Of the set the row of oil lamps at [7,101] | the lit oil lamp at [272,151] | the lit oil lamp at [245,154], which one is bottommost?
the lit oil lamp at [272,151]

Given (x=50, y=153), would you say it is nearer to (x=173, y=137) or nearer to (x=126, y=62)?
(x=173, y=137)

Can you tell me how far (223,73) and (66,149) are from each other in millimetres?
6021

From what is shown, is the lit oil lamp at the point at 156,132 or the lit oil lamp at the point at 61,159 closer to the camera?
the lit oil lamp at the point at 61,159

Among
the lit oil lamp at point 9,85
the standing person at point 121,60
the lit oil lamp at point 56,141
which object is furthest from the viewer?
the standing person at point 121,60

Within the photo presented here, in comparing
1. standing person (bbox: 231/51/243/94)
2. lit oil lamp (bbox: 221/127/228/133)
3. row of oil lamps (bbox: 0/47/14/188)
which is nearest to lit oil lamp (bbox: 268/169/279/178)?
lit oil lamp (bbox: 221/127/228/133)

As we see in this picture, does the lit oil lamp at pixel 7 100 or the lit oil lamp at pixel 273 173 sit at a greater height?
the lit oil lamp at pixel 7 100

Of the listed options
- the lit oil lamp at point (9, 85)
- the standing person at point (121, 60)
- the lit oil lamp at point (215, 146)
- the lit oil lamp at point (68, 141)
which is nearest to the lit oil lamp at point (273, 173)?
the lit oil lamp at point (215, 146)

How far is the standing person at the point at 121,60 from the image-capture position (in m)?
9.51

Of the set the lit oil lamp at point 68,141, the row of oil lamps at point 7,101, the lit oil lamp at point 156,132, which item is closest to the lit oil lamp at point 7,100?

▶ **Stated exercise**
Copy out each line exactly as written.

▶ **Written answer**
Of the set the row of oil lamps at [7,101] | the lit oil lamp at [272,151] | the lit oil lamp at [245,154], which one is bottommost?
the lit oil lamp at [272,151]

Given (x=50, y=153), would you say it is nearer to (x=173, y=137) or nearer to (x=126, y=62)?
(x=173, y=137)

Can you tell me how far (223,73) and (66,149) are from each other in millimetres?
6021

From what is shown, is the lit oil lamp at the point at 156,132 or the lit oil lamp at the point at 61,159 closer to the camera?
the lit oil lamp at the point at 61,159

Among
the lit oil lamp at point 9,85
the standing person at point 121,60
the lit oil lamp at point 56,141
which object is furthest from the viewer?
the standing person at point 121,60

Within the photo presented here, in comparing
1. standing person (bbox: 231/51/243/94)
2. lit oil lamp (bbox: 221/127/228/133)
3. row of oil lamps (bbox: 0/47/14/188)
which is nearest to lit oil lamp (bbox: 268/169/279/178)?
lit oil lamp (bbox: 221/127/228/133)

As we see in this picture, does the lit oil lamp at pixel 7 100 or the lit oil lamp at pixel 273 173 sit at a greater height?
the lit oil lamp at pixel 7 100

Of the listed options
- the lit oil lamp at point (9, 85)
- the standing person at point (121, 60)
- the lit oil lamp at point (215, 146)
- the lit oil lamp at point (68, 141)
which is nearest to the lit oil lamp at point (273, 173)?
the lit oil lamp at point (215, 146)

How far is the standing person at the point at 121,60 from the image-capture position (in m)?
9.51

Of the set the lit oil lamp at point 68,141, the row of oil lamps at point 7,101, the lit oil lamp at point 156,132, which item is closest to the lit oil lamp at point 7,100?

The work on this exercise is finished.